Robert Walser: le mystère de la neige

Philippe Lacadée, Robert Walser, le promeneur ironique. Enseignements psychanalytiques de l’écriture du roman du réel, Nantes : Éditions Cécile Defaut, coll. « Psyché », 2010, 219 p., EAN 9782350180908.

1En 1929, Walter Benjamin commence son article sur Robert Walser par ces mots : « De la plume de Robert Walser on peut lire bien des textes, mais à propos de lui, rien1. » En guise de réponse à la question soulevée par Benjamin, Phillippe Lacadée affirme en 2010 que « Robert Walser est dans son écriture, dans ce qu’il nomme son roman du réel, qui structure tous ses romans » et se propose de ne pas faire une biographie classique de Walser, mais « de la déduire de ses écrits ». Comme l’indique son sous-titre « Enseignements psychanalytiques de l’écriture du roman du réel », l’essai de Lacadée offre une lecture psychanalytique de l’œuvre de Walser, tout en soutenant, dans la lignée de Freud et de Lacan, que c’est le poète qui précède le psychanalyste, et non pas l’inverse.
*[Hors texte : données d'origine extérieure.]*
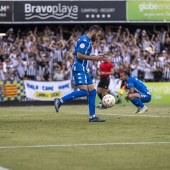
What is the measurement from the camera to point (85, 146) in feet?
33.6

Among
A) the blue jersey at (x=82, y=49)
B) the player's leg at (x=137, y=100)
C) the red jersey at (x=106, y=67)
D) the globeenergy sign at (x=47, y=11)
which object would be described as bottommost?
the player's leg at (x=137, y=100)

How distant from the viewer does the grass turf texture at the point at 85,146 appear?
8367mm

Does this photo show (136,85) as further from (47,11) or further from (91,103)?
(47,11)

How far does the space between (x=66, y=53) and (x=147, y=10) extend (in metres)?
5.73

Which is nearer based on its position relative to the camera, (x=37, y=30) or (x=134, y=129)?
(x=134, y=129)

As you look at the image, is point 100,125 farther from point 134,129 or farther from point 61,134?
point 61,134

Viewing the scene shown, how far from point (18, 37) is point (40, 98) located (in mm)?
3809

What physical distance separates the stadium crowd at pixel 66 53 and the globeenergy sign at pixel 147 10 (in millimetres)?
→ 793

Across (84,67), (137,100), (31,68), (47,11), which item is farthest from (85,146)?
(47,11)

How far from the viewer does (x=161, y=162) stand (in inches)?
333

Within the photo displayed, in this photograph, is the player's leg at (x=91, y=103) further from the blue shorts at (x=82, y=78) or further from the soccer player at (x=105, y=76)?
the soccer player at (x=105, y=76)

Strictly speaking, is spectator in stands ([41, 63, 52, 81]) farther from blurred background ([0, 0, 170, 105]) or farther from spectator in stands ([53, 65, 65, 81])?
spectator in stands ([53, 65, 65, 81])

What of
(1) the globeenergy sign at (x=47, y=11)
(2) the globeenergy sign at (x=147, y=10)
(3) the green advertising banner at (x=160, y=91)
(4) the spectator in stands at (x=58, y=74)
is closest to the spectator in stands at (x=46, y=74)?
(4) the spectator in stands at (x=58, y=74)

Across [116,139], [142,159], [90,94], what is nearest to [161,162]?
[142,159]
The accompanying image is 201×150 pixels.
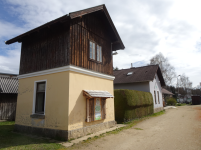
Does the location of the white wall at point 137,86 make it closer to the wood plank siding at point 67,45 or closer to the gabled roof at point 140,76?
the gabled roof at point 140,76

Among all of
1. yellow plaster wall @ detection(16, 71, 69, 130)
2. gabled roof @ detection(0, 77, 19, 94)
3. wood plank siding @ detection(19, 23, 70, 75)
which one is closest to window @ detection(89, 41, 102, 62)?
wood plank siding @ detection(19, 23, 70, 75)

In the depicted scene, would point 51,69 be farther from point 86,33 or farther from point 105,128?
point 105,128

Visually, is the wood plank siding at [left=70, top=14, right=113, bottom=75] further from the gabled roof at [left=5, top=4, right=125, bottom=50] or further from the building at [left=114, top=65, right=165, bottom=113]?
the building at [left=114, top=65, right=165, bottom=113]

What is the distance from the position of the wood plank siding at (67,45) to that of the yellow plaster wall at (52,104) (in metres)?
0.73

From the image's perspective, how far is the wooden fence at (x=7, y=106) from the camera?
14.3 m

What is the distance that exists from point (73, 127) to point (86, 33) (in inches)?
214

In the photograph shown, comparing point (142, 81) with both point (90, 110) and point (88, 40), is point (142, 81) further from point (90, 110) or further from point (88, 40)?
point (90, 110)

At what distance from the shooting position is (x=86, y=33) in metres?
9.30

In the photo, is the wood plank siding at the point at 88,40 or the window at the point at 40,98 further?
the window at the point at 40,98

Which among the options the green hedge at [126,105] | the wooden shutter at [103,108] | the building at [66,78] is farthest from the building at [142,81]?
the wooden shutter at [103,108]

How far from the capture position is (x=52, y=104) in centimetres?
789

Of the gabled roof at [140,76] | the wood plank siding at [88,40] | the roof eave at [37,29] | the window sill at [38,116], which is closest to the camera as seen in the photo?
the roof eave at [37,29]

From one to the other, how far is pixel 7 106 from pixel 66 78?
407 inches

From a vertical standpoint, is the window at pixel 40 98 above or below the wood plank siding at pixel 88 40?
below
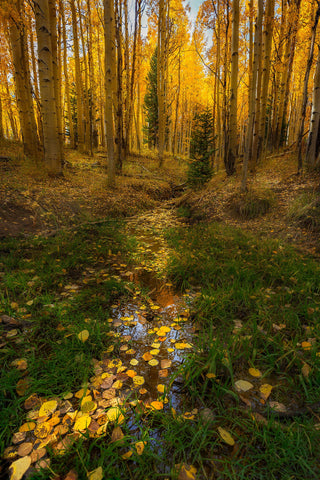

La démarche critique de Ph. Lacadée remet ainsi en question la dialectique œuvre/auteur et tente de faire connaître l’auteur à partir du récit de ses héros. Le point de départ est donné par la biographie de Walser, en particulier par les événements liés à son enfance. Elevé par une mère hystérique et autoritaire qui sombrera ensuite dans la folie et un père dominé, raté et humilié, Walser ne connaît pas de médiation à l’adolescence. Ph. Lacadée fait appel à ces données biographiques afin de relever un premier paradoxe de Walser : l’enfant qui refuse de grandir sans en avoir jamais été un. Cette contradiction s’avère d’autant plus significative qu’elle influence son rapport avec l’Autre qui ne devient pas un interlocuteur, mais une présence menaçante et envahissante. À partir des œuvres walseriennes, Ph. Lacadée distingue deux types de rapports à l’altérité. D’une part, il y a la solution de l’isolement, de celui qui reste en marge de la société, comme Walser lui-même le fera les dernières années de sa vie. D’autre part, il y a la figure du servant, envisagé comme un « zéro tout rond » qui se met à la disposition de l’Autre, mais en ne s’y soumettant qu’apparemment.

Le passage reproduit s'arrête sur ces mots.